Scientists from Aarhus University have discovered a number of ways in which you can extract even more assets from the useful and decorative purple coneflower.

2013.04.10 | Janne Hansen

Purple coneflower is not only attractive - it is also beneficial as a medicinal plant. Photo: Colourbox

It looks so lovely with its colourful flowers, but the popular purple coneflower does more than just look decorative in gardens and in the wild. Echinacea, which is its Latin name, is also known for its medicinal properties.


The challenge is to obtain the full benefit and yield of the plant. A PhD thesis from Aarhus University shows good news in this area. There are apparently several handles that you can tweak to increase the yield of the bioactive ingredients in the coneflower.


In North America, the coneflower is prolific in the wild. Different parts of the plant have for centuries been used by Native Americans to strengthen the immune system and to treat a number of infectious diseases such as the common cold and influenza. Nowadays purple coneflower is a popular constituent in herbal remedies in Europe and North America, and its popularity is also growing in Australia, Asia, South America and North Africa.


- Because of the increasing demand it would be interesting to see if we can increase the yield of these therapeutic components in the cultivated coneflower, says PhD student Maria Obel Thomsen from Aarhus University. She has studied different cultivation strategies for the plant and also the effect of stress levels on the concentration of the bioactive ingredients of interest in this connection, which are alkamides and derivatives of caffeic acid.



Cultivation stategies

When Maria Obel Thomsen studied the effect of different cultivation systems, she approached it from four different angles. She looked into:

  • the genetic background of Echinacea species
  • the developmental stage of the plant at harvest
  • harvesting strategies for above-ground parts and for roots
  • nitrogen supply


It turned out that virtually all these factors to some extent affected the yield of the bioactive ingredients in purple coneflower


- Echinacea is not merely Echinacea! The three species that are of medicinal importance – in other words E. purpurea, E. pallida and E. angustifolia – have very different chemical profiles. It is therefore important to grow the species that has the largest concentration of the bioactive ingredient you wish to use, says Maria Obel Thomsen.


The bioactive concentration in the plants was primarily affected by: species, plant parts used, and combinations of seed populations (species) grown under the same conditions. The harvesting time in relation to plant age and time of year also has an effect, as does nitrogen supply.


- To get a high yield of bioactive ingredients you need to harvest the above-ground parts of E. purpurea at the late flowering stage in the first three to four years of cultivation. Fertilisation with nitrogen increases the biomass yield and the alkamide concentration in the above-ground parts of the plant, says Maria Obel Thomsen. The roots – which have the highest alkamide concentrations – are harvested in the third or fourth year of cultivation, and preferably early in the year, in contrast to what has previously been recommended.


The effects of stress were also studied. The plants were exposed to different substances – here hydrogen peroxide, salicylic acid and a salt solution – that have been shown to have an effect in other plants. The stress did not generally result in a higher concentration of bioactive ingredients, except for hydrogen peroxide (gave a higher concentration of caffeic acid in the flowers), and salt (gave a higher concentration of alkamides and caffeic acid).



The PhD project was part of a larger project financed by The Danish Council for Strategic Research.


You can read one of the scientific articles here:

Thomsen, MO, Fretté, X, Christensen, KB, Christensen, LP & Grevsen, K. 2012. Seasonal variations in the concentrations of lipophilic compounds and phenolic acids in the roots of Echinacea purpurea and Echinacea pallida, Journal of Agricultural and Food Chemistry, vol. 60, no. 49, p. 12131–12141.

DATASET EXTRACT:
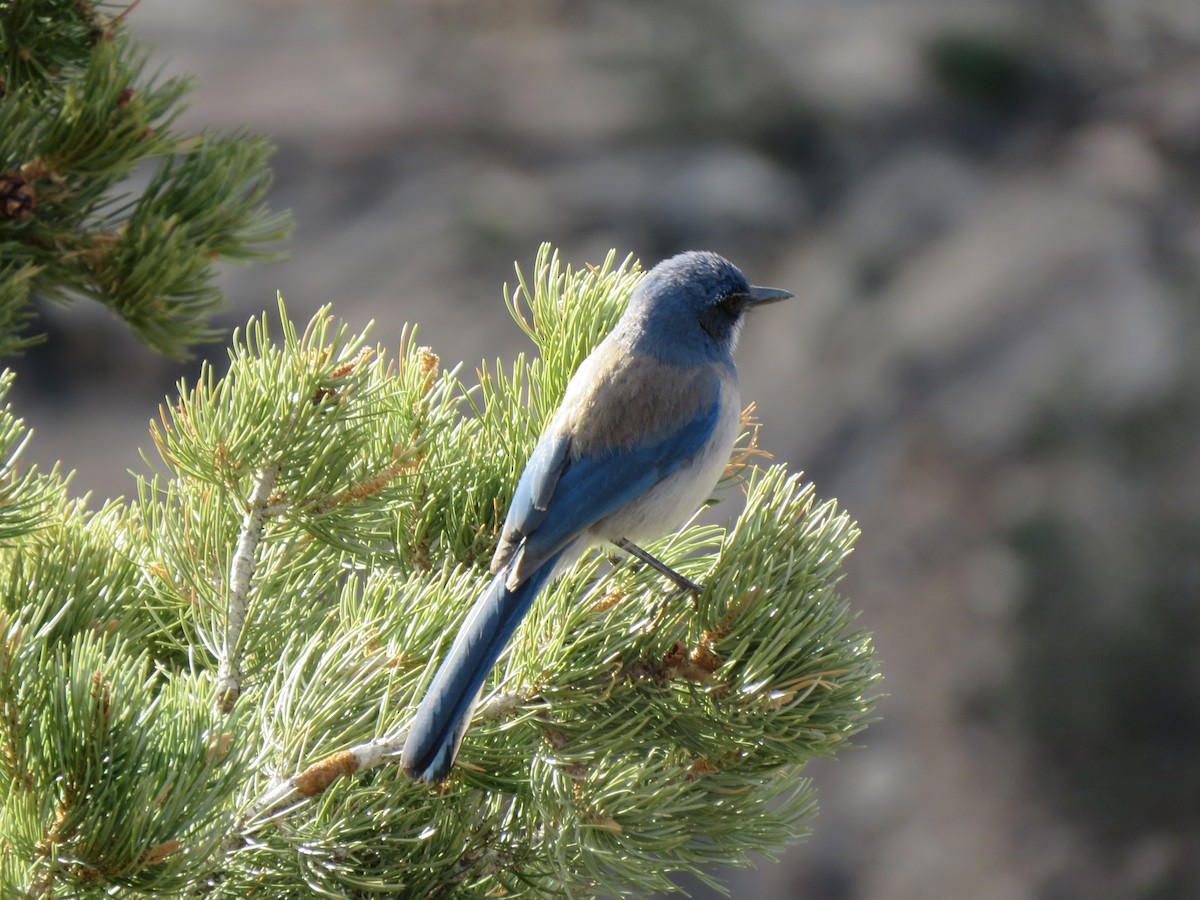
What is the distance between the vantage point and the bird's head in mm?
1707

EXERCISE DESCRIPTION:
Rewrite the paragraph of the purple coneflower article that begins "The effects of stress were also studied" as a brief list that keeps its main facts.

FINAL ANSWER:
- The plants were exposed to three stress substances that have been shown to affect other plants: hydrogen peroxide, salicylic acid and a salt solution.
- In general, stress did not raise the concentration of bioactive ingredients.
- Exception: hydrogen peroxide gave a higher concentration of caffeic acid in the flowers.
- Exception: salt gave higher concentrations of alkamides and caffeic acid.